Bard's fastball is explosive again
If you think back to Bard's fireballing prime with the Red Sox, you remember the explosive 100 mph fastball.
Well, he still has that explosive fastball. And we have the Statcast data to quantify it.
First, the velocity. Luckily, we know how fast Bard's fastball was with the Red Sox, because pitch tracking goes all the way back to 2008. And we know how the injuries and mechanical wonkiness that derailed his career in the first place brought about a precipitous drop in velocity.
Now, at age 35, he's essentially gained that high-end velocity back. Maybe he can't touch 102 like he did as a 24-year-old, but he can dial it up to 99 -- his first strikeout upon his return registered at 98.7 mph. He's not exactly the same pitcher, but Bard's fastball has some of that old life again.
Bard's avg. fastball velocity by season
2009: 98.0 mph
2010: 98.5 mph
2011: 97.9 mph
2012: 93.7 mph
2013: 94.3 mph
2020: 96.5 mph (max 98.7)
But while we only know the velocity for early-career Bard, now we know way more. And what stands out is the spin. If you want to know why a pitcher has a riding fastball that blows past hitters at the top of the zone, spin rate is a good place to start looking.
Highest 4-seam fastball spin rate, 2020
Min. 50 4-seamers thrown (206 pitchers)
1) Trevor Bauer (CIN): 2,797 rpm
2) Lucas Sims (CIN): 2,760 rpm
3) Corbin Burnes (MIL): 2,688 rpm
4) Daniel Bard (COL): 2,627 rpm
5) Chris Stratton (PIT): 2,613 rpm
MLB avg. 4-seam fastball spin rate: 2,304 rpm
Bard has a top-five fastball spin rate in all of MLB. That spin has helped him collect half of his strikeouts on heaters, and put away the hitter about a third of the time when he throws a fastball with two strikes.
Now, about the other half of those strikeouts …

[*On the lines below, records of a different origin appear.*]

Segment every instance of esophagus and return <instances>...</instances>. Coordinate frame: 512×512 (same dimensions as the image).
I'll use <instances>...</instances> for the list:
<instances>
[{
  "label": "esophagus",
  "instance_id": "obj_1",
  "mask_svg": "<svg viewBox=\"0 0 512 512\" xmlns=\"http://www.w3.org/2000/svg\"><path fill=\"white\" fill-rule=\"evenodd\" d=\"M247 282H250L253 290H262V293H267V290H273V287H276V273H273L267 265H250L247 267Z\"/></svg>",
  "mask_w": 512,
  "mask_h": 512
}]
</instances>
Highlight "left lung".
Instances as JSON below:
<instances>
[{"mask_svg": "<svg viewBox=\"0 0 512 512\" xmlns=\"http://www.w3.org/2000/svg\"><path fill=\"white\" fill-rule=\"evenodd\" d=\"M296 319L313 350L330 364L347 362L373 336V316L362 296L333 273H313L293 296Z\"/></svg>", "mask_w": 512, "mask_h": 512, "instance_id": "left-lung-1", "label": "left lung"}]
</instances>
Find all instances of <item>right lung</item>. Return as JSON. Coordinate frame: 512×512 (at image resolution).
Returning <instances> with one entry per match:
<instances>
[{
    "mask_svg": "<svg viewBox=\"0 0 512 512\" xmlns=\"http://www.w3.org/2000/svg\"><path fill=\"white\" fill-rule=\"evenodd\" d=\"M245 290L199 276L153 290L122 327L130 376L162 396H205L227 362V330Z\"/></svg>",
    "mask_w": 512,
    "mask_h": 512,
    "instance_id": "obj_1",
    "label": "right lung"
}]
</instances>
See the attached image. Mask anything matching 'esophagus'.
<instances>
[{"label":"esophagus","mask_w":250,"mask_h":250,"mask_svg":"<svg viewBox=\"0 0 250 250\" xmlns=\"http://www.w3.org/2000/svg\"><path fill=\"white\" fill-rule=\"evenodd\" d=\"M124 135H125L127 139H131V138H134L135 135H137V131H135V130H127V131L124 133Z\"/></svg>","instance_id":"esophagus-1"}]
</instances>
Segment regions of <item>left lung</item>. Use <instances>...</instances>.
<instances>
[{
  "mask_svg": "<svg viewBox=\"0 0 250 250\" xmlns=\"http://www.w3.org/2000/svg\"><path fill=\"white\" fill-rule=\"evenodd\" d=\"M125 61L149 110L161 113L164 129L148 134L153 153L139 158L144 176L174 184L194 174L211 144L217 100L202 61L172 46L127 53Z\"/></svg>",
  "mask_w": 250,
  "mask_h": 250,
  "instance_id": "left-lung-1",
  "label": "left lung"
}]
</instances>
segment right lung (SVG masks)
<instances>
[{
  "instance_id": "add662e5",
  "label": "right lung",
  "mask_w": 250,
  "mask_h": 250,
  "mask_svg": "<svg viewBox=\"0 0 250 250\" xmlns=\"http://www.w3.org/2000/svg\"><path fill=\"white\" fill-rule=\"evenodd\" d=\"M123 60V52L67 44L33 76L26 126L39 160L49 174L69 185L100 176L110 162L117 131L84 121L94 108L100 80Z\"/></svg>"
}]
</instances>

Bard's fastball/slider combo is made for 2020
Bard was a four-seam/slider pitcher in the first stage of his career, too, but his return to MLB in 2020 comes at the perfect time for him to optimize that two-pitch combination.
Breaking balls are in. Slider usage has increased league-wide in every single season of Statcast tracking, from 14.5% in 2015 to 17.8% in 2020. And now that Bard has rejoined Major League Baseball, he's part of the trend.
In his early years as a Red Sox reliever, Bard was fastball-heavy, throwing his four-seamer close to 60% of the time. He threw his slider only around a quarter of the time.
Now he's even. Bard is throwing his four-seamer 37% of the time, and his slider … 37% of the time. (He also mixes in some two-seamers and changeups.)
He's also throwing his slider harder than he did back in the day. From 2009-11, it came in at about 84.5 mph. Now, he's throwing his slider 87.1 mph, and even touching 90 with it. That harder, tighter slider, which gets two inches of horizontal break above average, seems to play really well off Bard's high four-seamers. That's how four-seam/slider pitchers get it done these days. The other half of Bard's strikeouts are on sliders, and when he throws it with two strikes, he puts the hitter away half the time.
Put it all together, and Bard doesn't look like a 35-year-old on a seven-year layoff. He looks like a lights-out reliever on a first-place team who's striking out nearly a third of the batters he faces. Because that's what he is.